By not saying anything, Janet knew she was answering his question.

“I told him we went to school together,” Steven said. “I bought him a drink, told him my name. I told him I moved away after the third grade, which is true. I didn’t mention Hope House and all that shit. We started talking. We just shared stories of our lives. And here’s what got me, man-here’s what really got me. As he talked about his life and I talked about mine, I realized that the paths we’d been on, the way we’d been moving through our lives in the years since high school, really weren’t that different. Sure, he had a great time up to a point. The exact opposite of me. But after graduating, the wheels came off for him. He didn’t finish college. He tried a few different careers- salesman, store manager, substitute teacher-but none of them panned out. Nothing ever stuck with him. Or he never stuck with anything. Whatever it was, his life just wasn’t that golden. Do you understand what I’m saying here? Do you understand what a revelation it was to hear all that?”

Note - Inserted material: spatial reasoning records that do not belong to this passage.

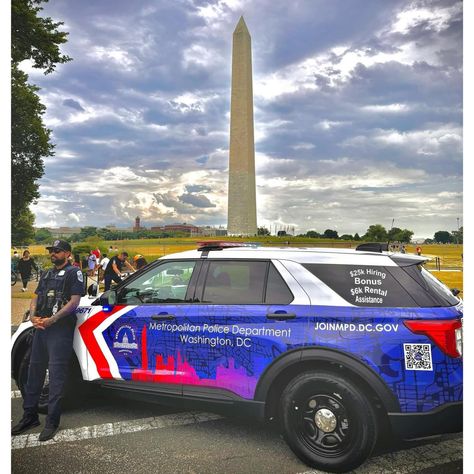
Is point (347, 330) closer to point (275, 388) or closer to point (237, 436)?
point (275, 388)

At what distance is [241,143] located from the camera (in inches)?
1096

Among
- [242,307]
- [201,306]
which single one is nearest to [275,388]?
[242,307]

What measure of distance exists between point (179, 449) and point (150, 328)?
1049mm

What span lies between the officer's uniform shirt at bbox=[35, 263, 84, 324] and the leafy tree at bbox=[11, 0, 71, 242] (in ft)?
45.6

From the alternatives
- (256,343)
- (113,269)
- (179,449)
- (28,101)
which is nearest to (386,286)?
(256,343)

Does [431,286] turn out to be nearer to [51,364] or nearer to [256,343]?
[256,343]

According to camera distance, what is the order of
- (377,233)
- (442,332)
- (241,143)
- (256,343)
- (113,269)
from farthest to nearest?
(241,143)
(377,233)
(113,269)
(256,343)
(442,332)

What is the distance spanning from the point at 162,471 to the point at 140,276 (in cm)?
168

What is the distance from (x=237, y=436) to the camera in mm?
3697

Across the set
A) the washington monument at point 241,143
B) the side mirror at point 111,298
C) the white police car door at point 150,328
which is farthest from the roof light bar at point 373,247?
the washington monument at point 241,143

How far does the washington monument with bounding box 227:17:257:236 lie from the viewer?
86.1 ft

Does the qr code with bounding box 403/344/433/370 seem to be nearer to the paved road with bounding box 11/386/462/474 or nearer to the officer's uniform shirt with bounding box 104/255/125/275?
the paved road with bounding box 11/386/462/474

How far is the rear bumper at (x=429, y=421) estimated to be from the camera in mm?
2914

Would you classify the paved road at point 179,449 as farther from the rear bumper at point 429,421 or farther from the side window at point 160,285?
the side window at point 160,285
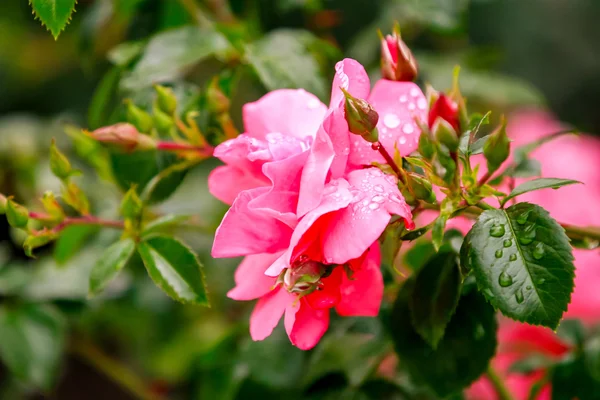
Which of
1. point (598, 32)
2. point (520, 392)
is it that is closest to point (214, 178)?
point (520, 392)

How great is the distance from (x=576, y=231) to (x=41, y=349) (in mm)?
619

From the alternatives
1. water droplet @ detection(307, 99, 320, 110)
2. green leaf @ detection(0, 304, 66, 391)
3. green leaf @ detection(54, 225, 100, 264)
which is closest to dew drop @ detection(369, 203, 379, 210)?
water droplet @ detection(307, 99, 320, 110)

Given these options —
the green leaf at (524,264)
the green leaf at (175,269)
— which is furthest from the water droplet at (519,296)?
the green leaf at (175,269)

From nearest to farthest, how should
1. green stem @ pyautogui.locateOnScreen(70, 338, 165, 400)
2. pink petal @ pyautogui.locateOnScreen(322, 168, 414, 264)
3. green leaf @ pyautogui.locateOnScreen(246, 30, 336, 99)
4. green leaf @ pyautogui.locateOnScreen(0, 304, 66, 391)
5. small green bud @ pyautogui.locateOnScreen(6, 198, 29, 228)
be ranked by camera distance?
pink petal @ pyautogui.locateOnScreen(322, 168, 414, 264), small green bud @ pyautogui.locateOnScreen(6, 198, 29, 228), green leaf @ pyautogui.locateOnScreen(246, 30, 336, 99), green leaf @ pyautogui.locateOnScreen(0, 304, 66, 391), green stem @ pyautogui.locateOnScreen(70, 338, 165, 400)

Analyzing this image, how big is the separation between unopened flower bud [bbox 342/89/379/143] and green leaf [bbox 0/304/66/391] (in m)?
0.57

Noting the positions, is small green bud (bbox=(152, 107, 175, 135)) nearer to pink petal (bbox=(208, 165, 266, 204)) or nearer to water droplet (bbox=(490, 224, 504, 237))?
pink petal (bbox=(208, 165, 266, 204))

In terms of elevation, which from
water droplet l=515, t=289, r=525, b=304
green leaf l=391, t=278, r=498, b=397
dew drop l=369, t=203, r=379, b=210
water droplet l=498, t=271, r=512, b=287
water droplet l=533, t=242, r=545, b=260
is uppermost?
dew drop l=369, t=203, r=379, b=210

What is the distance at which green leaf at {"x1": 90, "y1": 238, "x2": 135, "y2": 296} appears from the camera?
1.59ft

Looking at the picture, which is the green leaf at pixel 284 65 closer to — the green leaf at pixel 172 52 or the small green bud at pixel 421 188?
the green leaf at pixel 172 52

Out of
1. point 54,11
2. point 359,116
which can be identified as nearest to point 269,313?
point 359,116

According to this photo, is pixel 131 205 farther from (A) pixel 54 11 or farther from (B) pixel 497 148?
(B) pixel 497 148

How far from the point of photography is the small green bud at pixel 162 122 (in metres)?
0.51

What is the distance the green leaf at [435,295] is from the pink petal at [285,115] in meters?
0.14

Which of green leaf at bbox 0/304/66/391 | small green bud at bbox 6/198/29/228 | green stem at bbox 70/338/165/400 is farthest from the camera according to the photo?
green stem at bbox 70/338/165/400
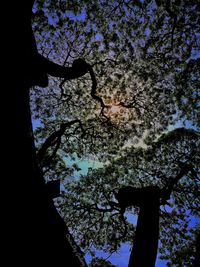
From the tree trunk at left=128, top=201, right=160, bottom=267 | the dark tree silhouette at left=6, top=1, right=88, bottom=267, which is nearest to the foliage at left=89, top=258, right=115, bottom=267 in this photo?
the tree trunk at left=128, top=201, right=160, bottom=267

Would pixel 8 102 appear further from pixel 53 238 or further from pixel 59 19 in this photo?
pixel 59 19

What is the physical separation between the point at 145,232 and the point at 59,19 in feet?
35.6

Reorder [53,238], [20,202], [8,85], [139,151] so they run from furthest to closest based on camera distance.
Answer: [139,151], [8,85], [53,238], [20,202]

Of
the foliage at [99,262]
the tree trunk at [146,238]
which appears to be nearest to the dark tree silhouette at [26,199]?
the tree trunk at [146,238]

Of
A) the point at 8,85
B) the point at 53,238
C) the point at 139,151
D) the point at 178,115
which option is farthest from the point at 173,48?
the point at 53,238

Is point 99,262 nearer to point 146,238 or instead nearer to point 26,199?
point 146,238

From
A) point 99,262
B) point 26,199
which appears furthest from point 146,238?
point 99,262

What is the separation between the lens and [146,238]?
16.8 feet

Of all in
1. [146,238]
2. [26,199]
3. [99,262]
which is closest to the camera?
[26,199]

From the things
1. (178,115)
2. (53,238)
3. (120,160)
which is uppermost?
(178,115)

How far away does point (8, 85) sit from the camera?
3283 mm

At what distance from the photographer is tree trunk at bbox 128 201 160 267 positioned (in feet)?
15.6

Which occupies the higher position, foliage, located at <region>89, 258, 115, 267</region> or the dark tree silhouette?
foliage, located at <region>89, 258, 115, 267</region>

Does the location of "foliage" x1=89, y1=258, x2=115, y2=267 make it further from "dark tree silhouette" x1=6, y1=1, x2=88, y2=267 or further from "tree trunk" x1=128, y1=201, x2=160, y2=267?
"dark tree silhouette" x1=6, y1=1, x2=88, y2=267
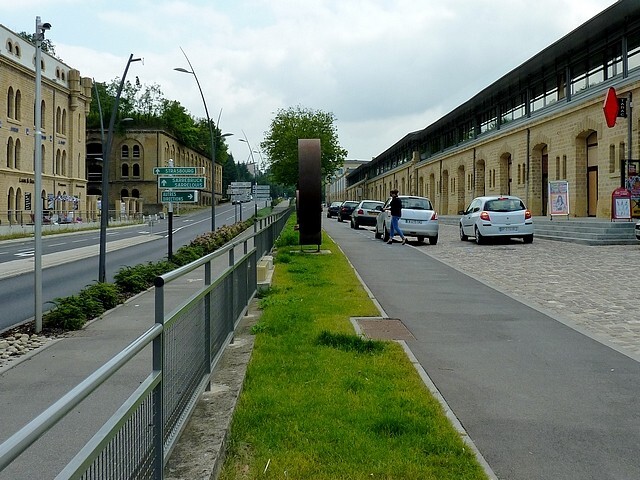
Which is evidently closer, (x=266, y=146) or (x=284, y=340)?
(x=284, y=340)

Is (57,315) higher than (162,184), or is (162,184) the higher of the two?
(162,184)

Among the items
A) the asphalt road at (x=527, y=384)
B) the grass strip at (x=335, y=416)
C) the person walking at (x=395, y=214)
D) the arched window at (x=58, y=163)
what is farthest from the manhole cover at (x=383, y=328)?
the arched window at (x=58, y=163)

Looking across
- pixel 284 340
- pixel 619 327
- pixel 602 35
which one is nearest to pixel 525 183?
pixel 602 35

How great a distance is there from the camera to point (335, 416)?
4984 millimetres

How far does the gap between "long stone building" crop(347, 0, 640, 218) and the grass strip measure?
2104 centimetres

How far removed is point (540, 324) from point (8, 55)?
5155 cm

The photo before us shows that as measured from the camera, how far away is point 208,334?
5.38 meters

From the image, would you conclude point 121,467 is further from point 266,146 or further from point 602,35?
point 266,146

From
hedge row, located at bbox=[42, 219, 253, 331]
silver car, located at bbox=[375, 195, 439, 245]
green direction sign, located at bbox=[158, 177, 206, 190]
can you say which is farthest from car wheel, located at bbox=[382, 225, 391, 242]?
hedge row, located at bbox=[42, 219, 253, 331]

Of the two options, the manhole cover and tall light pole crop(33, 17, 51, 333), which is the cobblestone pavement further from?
tall light pole crop(33, 17, 51, 333)

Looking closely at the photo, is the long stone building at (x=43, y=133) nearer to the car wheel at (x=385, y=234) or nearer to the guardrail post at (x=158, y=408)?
the car wheel at (x=385, y=234)

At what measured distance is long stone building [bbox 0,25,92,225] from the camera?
5094 centimetres

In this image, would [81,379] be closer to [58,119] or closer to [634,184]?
[634,184]

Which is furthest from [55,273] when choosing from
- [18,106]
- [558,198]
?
[18,106]
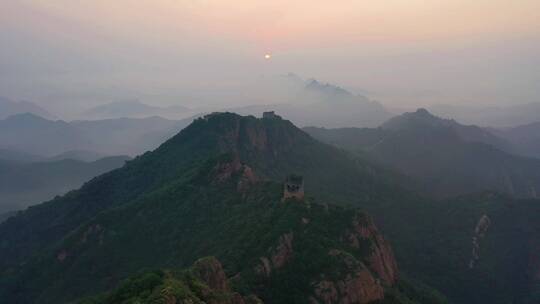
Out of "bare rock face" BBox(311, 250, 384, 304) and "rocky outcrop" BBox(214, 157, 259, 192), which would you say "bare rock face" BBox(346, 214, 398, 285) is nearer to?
"bare rock face" BBox(311, 250, 384, 304)

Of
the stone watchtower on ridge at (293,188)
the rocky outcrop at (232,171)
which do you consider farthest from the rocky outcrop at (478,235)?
the stone watchtower on ridge at (293,188)

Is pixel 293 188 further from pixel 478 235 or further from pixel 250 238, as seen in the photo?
pixel 478 235

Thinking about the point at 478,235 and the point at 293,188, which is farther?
the point at 478,235

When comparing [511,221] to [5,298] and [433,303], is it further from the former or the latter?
[5,298]

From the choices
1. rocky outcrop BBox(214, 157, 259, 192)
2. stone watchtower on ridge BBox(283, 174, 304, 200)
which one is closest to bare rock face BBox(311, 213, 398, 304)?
stone watchtower on ridge BBox(283, 174, 304, 200)

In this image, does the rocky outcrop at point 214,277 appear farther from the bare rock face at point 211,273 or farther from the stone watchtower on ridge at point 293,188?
the stone watchtower on ridge at point 293,188

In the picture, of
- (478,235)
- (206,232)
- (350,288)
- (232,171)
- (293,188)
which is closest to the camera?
(350,288)

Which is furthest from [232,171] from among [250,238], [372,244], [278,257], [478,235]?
[478,235]
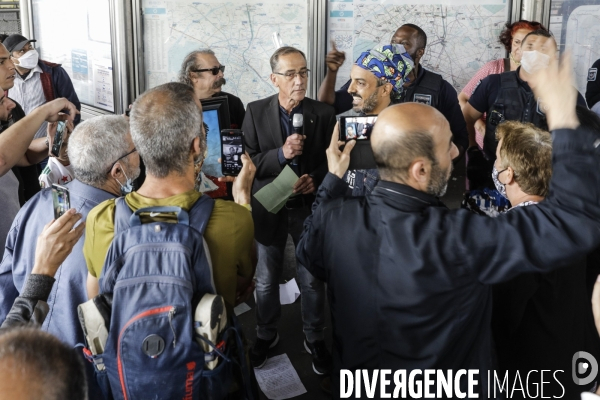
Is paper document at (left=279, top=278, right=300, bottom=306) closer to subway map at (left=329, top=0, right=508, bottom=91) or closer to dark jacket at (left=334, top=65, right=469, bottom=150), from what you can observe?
dark jacket at (left=334, top=65, right=469, bottom=150)

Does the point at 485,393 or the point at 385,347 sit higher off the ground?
the point at 385,347

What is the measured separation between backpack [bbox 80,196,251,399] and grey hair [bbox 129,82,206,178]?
213 mm

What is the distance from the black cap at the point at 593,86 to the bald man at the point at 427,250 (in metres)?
3.58

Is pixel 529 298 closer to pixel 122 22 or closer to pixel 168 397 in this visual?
pixel 168 397

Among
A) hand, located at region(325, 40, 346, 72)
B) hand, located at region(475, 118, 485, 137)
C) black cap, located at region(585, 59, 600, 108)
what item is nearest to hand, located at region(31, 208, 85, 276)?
hand, located at region(325, 40, 346, 72)

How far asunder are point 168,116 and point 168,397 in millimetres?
887

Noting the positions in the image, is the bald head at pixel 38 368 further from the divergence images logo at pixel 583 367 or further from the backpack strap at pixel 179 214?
the divergence images logo at pixel 583 367

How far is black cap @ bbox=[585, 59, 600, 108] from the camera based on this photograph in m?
5.01

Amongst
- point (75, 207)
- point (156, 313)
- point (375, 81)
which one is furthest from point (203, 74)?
point (156, 313)

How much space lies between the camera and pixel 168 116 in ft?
6.72

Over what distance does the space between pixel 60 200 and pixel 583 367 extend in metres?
1.96

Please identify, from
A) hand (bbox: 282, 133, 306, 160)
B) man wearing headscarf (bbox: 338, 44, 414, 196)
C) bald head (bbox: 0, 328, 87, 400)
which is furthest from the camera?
hand (bbox: 282, 133, 306, 160)

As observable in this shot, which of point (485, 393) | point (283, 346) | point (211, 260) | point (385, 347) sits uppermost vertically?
point (211, 260)

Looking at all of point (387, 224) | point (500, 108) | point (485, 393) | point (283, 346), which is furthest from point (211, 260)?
point (500, 108)
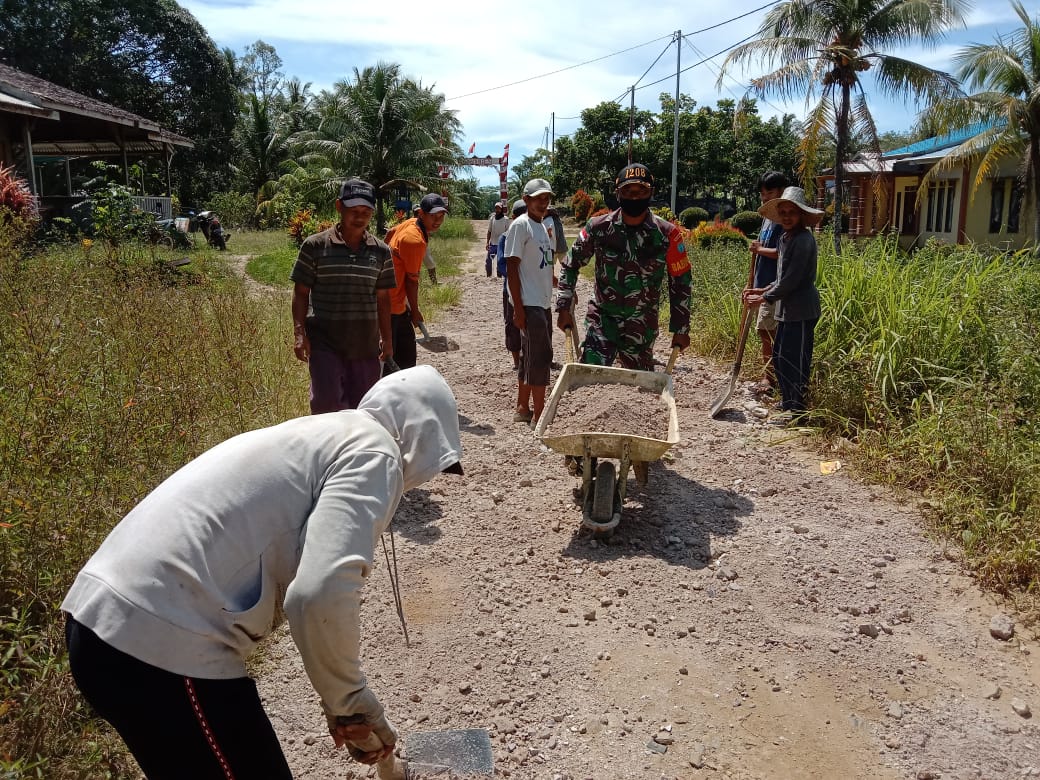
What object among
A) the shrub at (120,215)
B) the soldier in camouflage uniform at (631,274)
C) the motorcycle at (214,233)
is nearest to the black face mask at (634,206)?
the soldier in camouflage uniform at (631,274)

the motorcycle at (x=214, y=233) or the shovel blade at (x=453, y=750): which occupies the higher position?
the motorcycle at (x=214, y=233)

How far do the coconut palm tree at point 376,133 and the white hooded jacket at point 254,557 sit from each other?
25.8 metres

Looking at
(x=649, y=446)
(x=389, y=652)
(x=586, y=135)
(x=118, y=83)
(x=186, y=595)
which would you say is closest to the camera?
(x=186, y=595)

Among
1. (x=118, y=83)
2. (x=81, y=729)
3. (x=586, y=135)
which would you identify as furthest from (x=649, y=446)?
(x=586, y=135)

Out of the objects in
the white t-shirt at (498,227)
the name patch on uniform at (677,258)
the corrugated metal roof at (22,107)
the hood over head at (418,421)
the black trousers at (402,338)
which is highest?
the corrugated metal roof at (22,107)

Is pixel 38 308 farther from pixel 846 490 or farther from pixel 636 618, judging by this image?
pixel 846 490

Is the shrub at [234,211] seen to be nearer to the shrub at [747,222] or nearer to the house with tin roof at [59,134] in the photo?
the house with tin roof at [59,134]

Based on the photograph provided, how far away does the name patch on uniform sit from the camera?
499cm

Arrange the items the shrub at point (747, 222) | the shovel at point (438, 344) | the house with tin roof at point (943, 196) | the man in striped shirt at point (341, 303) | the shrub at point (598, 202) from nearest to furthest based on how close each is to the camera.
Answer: the man in striped shirt at point (341, 303), the shovel at point (438, 344), the house with tin roof at point (943, 196), the shrub at point (747, 222), the shrub at point (598, 202)

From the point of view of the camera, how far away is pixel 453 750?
2887 mm

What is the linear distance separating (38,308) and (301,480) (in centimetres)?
340

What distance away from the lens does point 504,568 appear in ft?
13.8

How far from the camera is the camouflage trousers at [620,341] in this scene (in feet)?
17.2

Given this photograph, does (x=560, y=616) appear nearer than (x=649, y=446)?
Yes
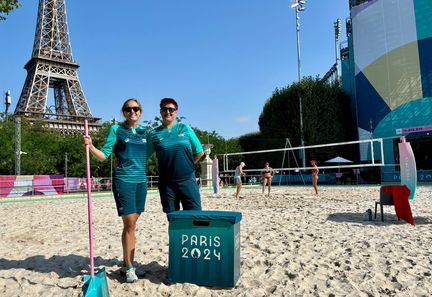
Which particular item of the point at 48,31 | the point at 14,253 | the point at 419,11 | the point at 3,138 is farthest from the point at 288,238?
the point at 48,31

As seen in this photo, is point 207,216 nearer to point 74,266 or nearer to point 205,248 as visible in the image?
point 205,248

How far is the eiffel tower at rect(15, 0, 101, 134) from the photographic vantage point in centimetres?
4791

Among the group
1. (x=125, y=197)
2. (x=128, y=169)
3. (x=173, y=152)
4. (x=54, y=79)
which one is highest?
(x=54, y=79)

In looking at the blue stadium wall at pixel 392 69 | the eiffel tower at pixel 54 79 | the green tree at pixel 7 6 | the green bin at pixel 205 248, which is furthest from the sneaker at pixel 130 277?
the eiffel tower at pixel 54 79

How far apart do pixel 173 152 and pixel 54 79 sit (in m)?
53.8

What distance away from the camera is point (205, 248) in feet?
9.87

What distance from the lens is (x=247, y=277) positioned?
3.33 metres

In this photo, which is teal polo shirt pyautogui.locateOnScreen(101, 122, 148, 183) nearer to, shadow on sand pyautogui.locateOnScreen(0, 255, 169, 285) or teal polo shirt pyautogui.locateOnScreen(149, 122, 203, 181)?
teal polo shirt pyautogui.locateOnScreen(149, 122, 203, 181)

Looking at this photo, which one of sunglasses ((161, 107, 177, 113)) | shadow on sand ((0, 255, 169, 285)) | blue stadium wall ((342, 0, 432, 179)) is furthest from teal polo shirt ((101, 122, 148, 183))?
blue stadium wall ((342, 0, 432, 179))

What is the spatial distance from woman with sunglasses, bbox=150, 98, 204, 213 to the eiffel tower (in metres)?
47.1

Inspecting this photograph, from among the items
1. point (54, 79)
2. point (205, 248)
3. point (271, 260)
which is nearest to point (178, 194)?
point (205, 248)

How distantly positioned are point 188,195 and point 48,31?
190 ft

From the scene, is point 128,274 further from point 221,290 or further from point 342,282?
point 342,282

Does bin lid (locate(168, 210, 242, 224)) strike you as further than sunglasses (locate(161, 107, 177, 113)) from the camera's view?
No
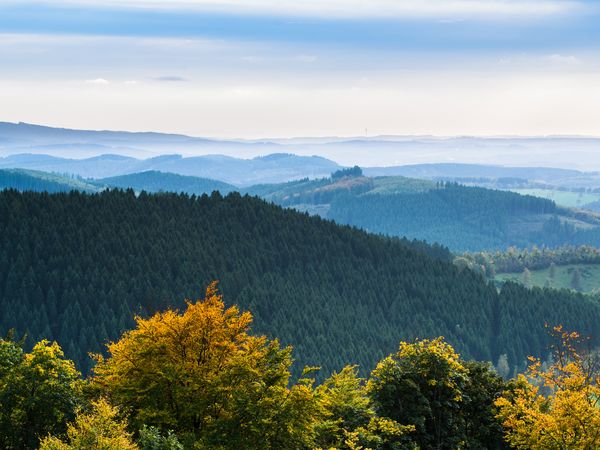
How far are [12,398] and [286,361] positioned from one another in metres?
23.7

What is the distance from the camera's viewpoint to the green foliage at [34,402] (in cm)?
6325

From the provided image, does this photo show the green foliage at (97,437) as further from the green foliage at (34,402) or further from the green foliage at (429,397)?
the green foliage at (429,397)

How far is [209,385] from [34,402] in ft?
51.3

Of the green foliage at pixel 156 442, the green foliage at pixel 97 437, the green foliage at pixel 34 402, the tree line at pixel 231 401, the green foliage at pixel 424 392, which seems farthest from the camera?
the green foliage at pixel 424 392

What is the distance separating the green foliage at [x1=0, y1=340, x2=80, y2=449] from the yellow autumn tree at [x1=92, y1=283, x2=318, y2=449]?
418cm

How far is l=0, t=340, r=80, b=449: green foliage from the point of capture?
208ft

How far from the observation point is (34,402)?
207 feet

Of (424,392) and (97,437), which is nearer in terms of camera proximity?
(97,437)

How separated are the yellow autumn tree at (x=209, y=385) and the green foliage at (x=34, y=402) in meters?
4.18

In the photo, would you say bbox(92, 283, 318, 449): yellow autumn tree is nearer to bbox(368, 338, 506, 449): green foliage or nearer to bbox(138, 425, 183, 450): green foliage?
bbox(138, 425, 183, 450): green foliage

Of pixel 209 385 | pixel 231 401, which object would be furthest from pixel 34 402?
pixel 231 401

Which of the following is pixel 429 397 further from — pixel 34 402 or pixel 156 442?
pixel 34 402

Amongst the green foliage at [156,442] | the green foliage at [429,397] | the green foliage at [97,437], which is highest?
the green foliage at [97,437]

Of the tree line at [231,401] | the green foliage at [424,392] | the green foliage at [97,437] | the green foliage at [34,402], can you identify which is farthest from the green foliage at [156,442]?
the green foliage at [424,392]
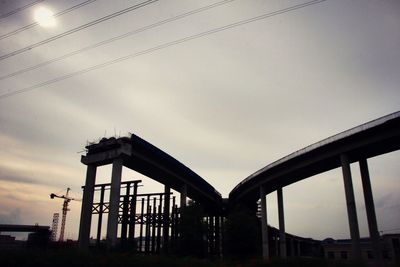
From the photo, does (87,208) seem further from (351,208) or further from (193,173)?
(351,208)

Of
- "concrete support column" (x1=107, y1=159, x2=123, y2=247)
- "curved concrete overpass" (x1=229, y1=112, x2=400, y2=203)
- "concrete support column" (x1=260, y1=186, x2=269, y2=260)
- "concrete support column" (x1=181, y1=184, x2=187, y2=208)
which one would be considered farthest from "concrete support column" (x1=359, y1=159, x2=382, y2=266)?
"concrete support column" (x1=107, y1=159, x2=123, y2=247)

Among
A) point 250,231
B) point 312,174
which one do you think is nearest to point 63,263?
point 250,231

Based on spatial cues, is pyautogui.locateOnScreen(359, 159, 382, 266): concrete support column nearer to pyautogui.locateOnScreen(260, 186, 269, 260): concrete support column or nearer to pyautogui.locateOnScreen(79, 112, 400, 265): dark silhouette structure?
pyautogui.locateOnScreen(79, 112, 400, 265): dark silhouette structure

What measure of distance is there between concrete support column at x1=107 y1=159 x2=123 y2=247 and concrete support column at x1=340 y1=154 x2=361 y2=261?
2917cm

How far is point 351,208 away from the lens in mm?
42750

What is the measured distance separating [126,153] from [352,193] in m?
29.6

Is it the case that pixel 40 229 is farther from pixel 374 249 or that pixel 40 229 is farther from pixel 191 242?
pixel 374 249

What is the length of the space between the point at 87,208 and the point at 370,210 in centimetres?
3814

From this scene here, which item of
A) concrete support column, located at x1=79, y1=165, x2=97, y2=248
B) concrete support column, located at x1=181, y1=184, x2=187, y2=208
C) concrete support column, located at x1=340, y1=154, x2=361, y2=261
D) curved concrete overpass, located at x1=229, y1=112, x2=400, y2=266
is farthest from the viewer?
concrete support column, located at x1=181, y1=184, x2=187, y2=208

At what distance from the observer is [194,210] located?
57.7 m

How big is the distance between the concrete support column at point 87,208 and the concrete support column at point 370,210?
37.4 m

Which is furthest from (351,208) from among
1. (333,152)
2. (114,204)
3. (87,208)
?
(87,208)

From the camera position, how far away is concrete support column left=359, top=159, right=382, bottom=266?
138 ft

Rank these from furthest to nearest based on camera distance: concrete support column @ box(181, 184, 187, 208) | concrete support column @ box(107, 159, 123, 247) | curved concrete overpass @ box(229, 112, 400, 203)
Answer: concrete support column @ box(181, 184, 187, 208) → concrete support column @ box(107, 159, 123, 247) → curved concrete overpass @ box(229, 112, 400, 203)
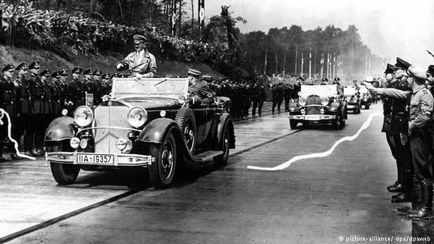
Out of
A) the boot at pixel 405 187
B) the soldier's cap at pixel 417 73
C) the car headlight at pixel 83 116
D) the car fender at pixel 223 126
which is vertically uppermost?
the soldier's cap at pixel 417 73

“You thought his life would have gone better.”

“That’s right. And I bet you thought the same thing all those years you were here and he was out there. Right? Am I right?”

“I did.”

“See, we’re just alike in that sense,” Steven said. He smiled, his eyes glowing at what he saw as a deep, connecting bond between them. “You sat here in Dove Point all those years thinking Michael was out conquering the world, sleeping with every girl who came along, making a lot of money, living a big life. Except he wasn’t. He was a nothing, a failure. He was the classic case of a guy who peaks when he’s about seventeen, and the rest-” Steven held his right hand out, parallel to the table, like it was an airplane. Then he dropped his hand, fingers first, against the tabletop. “It all just falls away.”

Janet thought back to that first day when she saw Michael standing in the parking lot on campus. As soon as she recognized him, she’d noticed the changes the years had marked on him and chalked them up to simple age. But the light wasn’t as bright in his eyes, and the force of his personality seemed dimmer. And since then, whenever they talked, he seemed to be a little scared, a little off his game. Not the same Michael at all.